-- Data records follows --
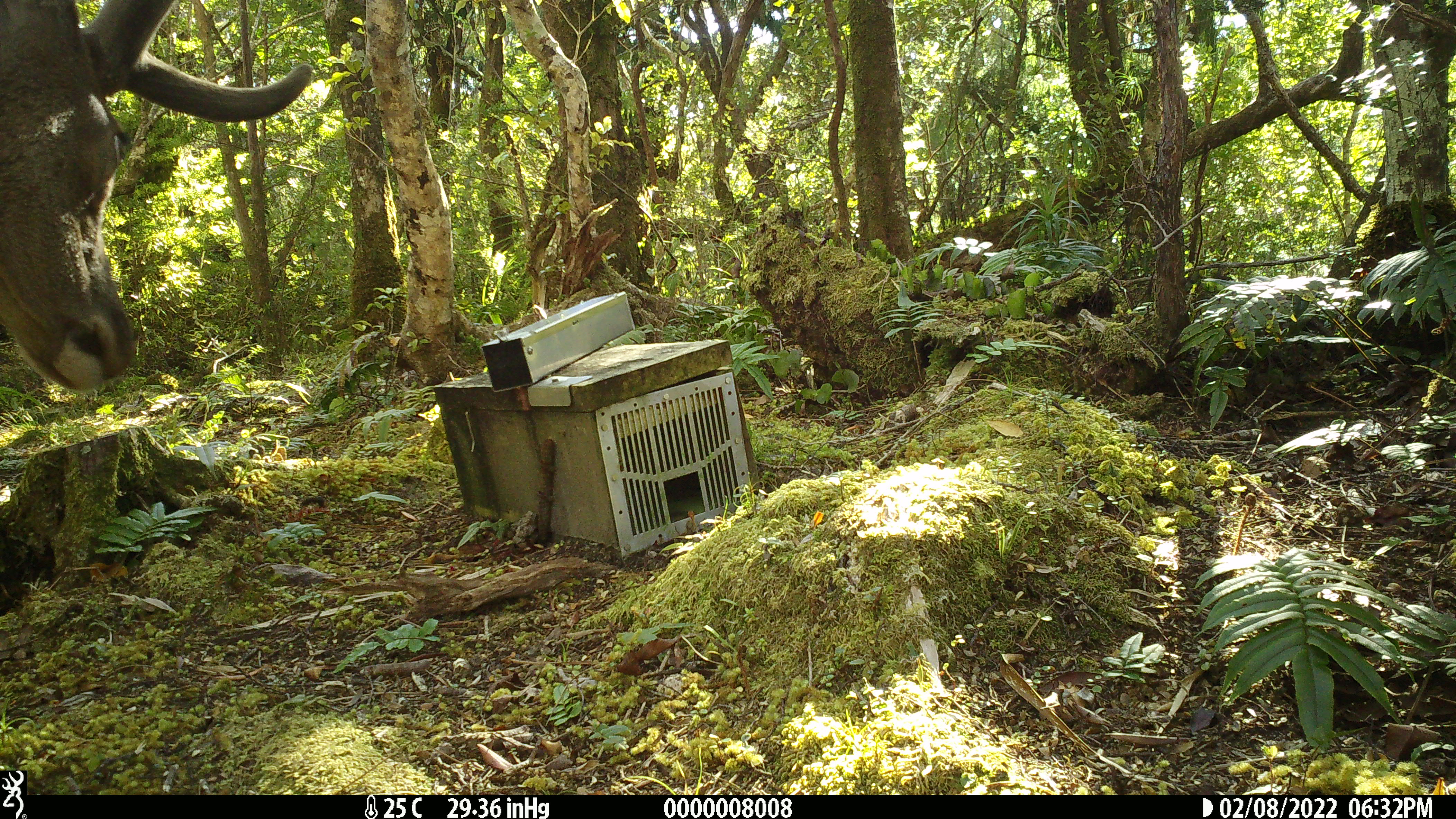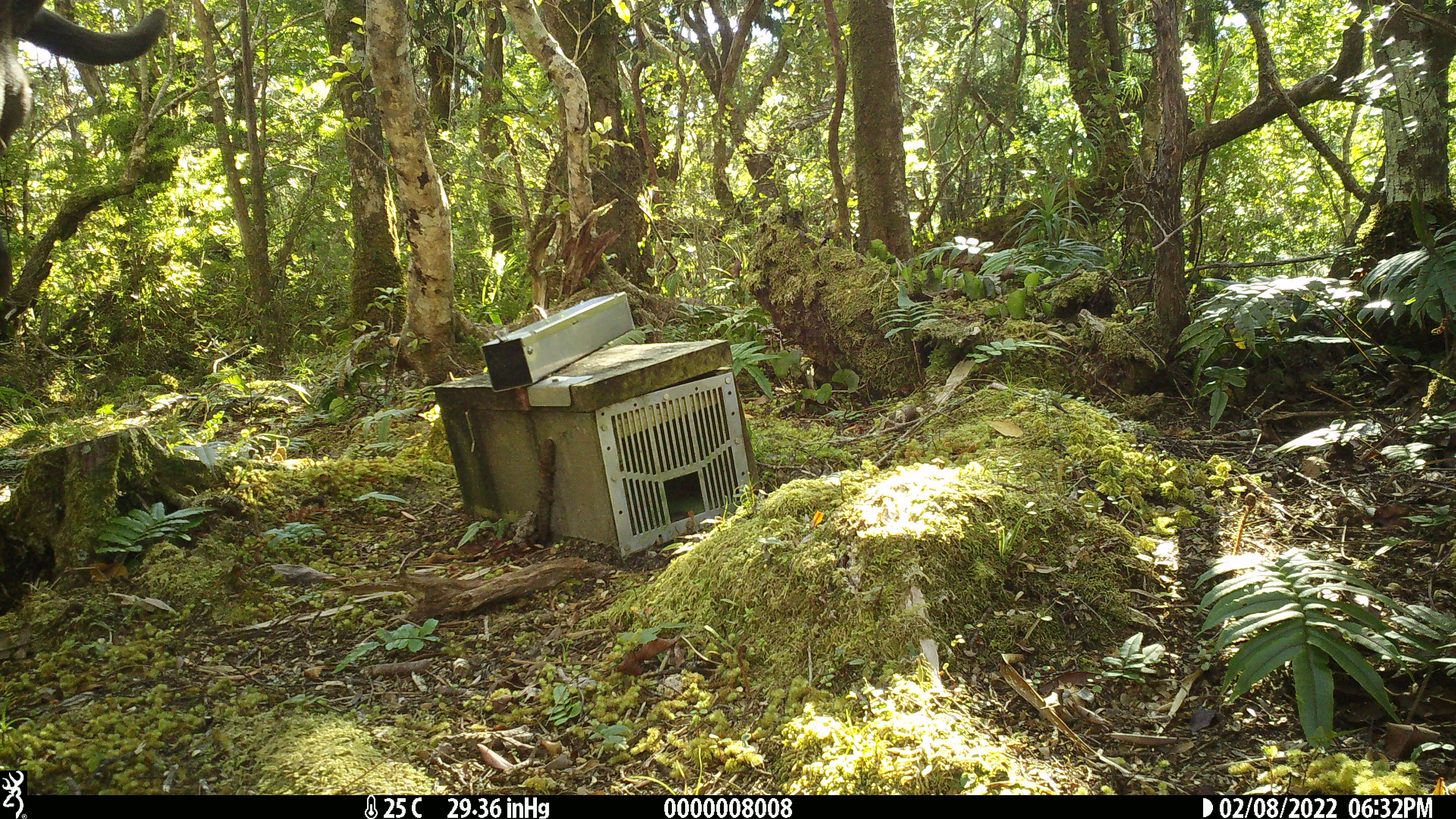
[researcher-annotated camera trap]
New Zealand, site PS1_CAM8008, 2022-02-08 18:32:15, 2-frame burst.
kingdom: Animalia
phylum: Chordata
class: Mammalia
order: Artiodactyla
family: Cervidae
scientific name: Cervidae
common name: deer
Deer (Cervidae).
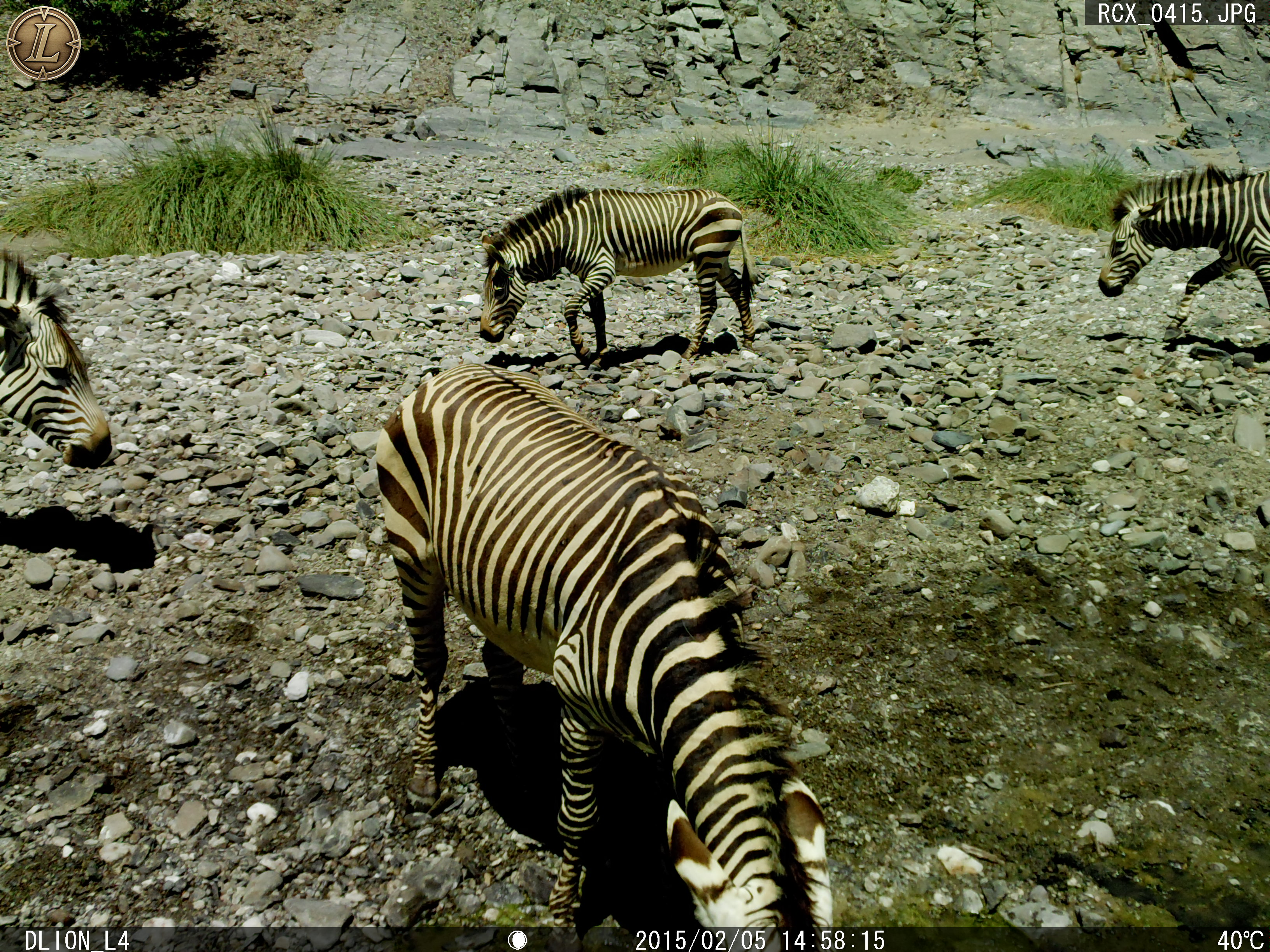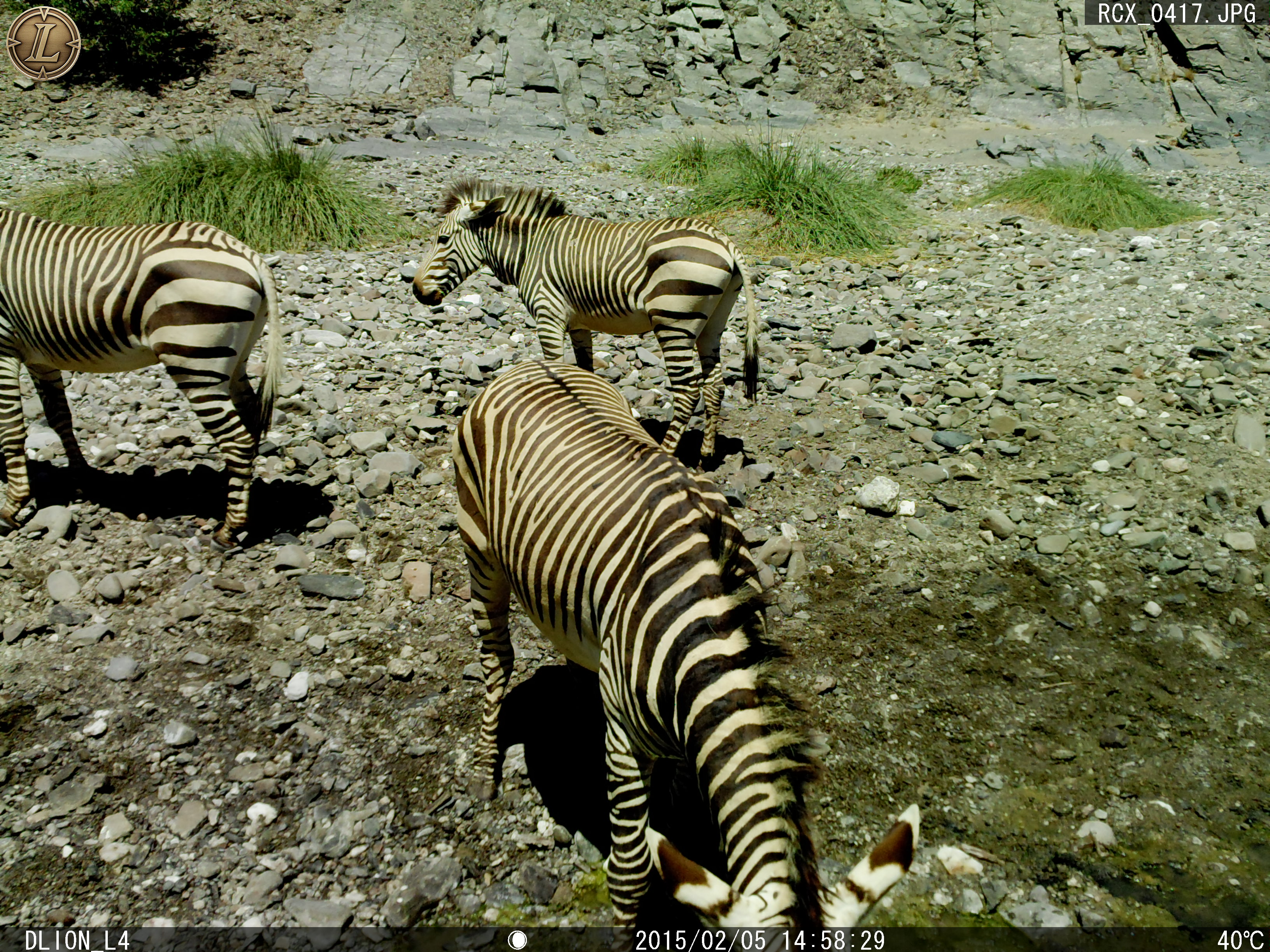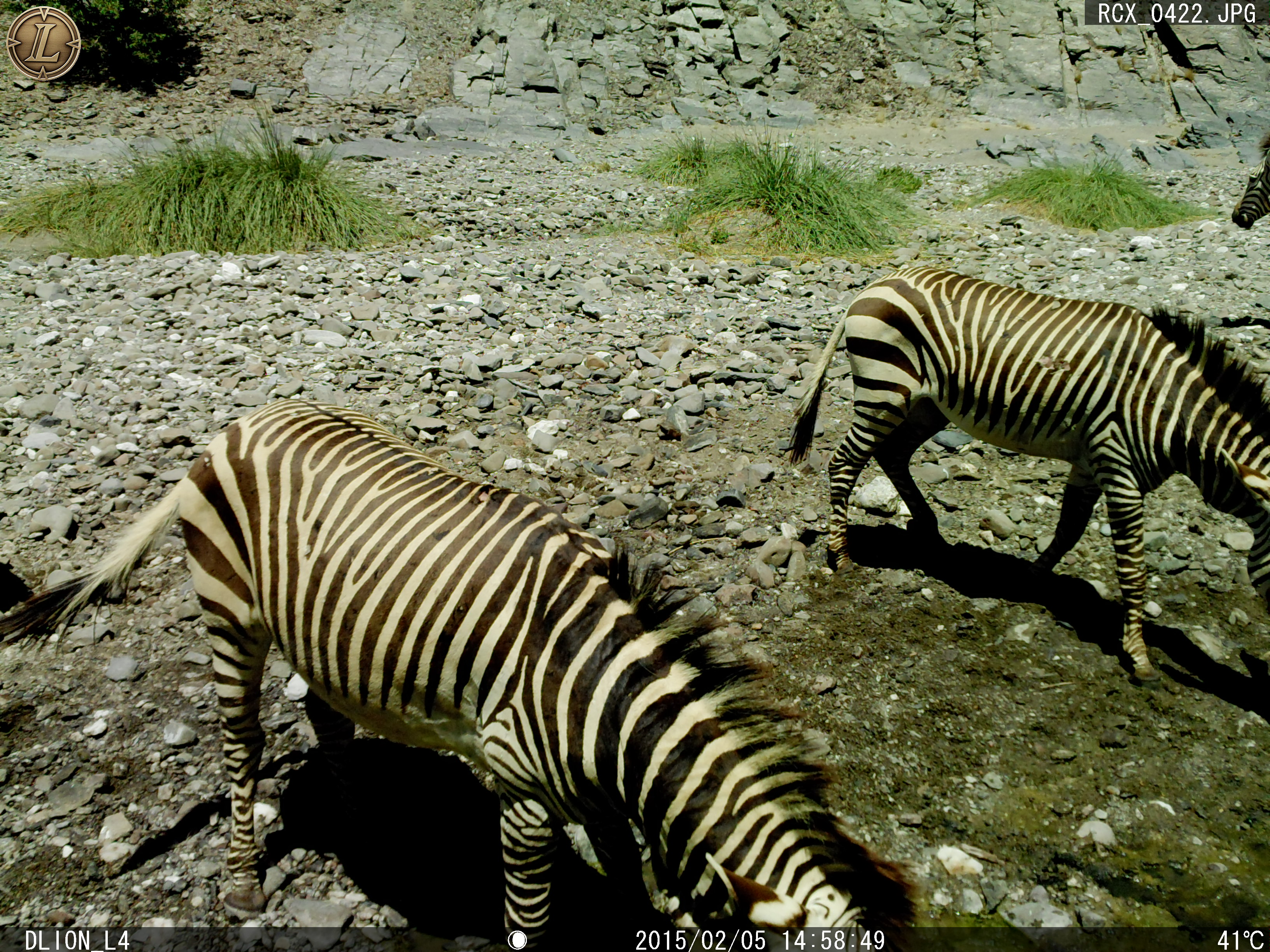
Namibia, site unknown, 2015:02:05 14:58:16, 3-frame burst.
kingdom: Animalia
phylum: Chordata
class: Mammalia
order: Perissodactyla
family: Equidae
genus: Equus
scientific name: Equus zebra hartmannae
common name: hartmann's mountain zebra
Equus zebra hartmannae (hartmann's mountain zebra).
-- Data records concluded --
### Task statement
The result should be the full set of entries above, restated exactly and without images.

### Response to the exercise
[researcher-annotated camera trap]
New Zealand, site PS1_CAM8008, 2022-02-08 18:32:15, 2-frame burst.
kingdom: Animalia
phylum: Chordata
class: Mammalia
order: Artiodactyla
family: Cervidae
scientific name: Cervidae
common name: deer
Deer (Cervidae).
Namibia, site unknown, 2015:02:05 14:58:16, 3-frame burst.
kingdom: Animalia
phylum: Chordata
class: Mammalia
order: Perissodactyla
family: Equidae
genus: Equus
scientific name: Equus zebra hartmannae
common name: hartmann's mountain zebra
Equus zebra hartmannae (hartmann's mountain zebra).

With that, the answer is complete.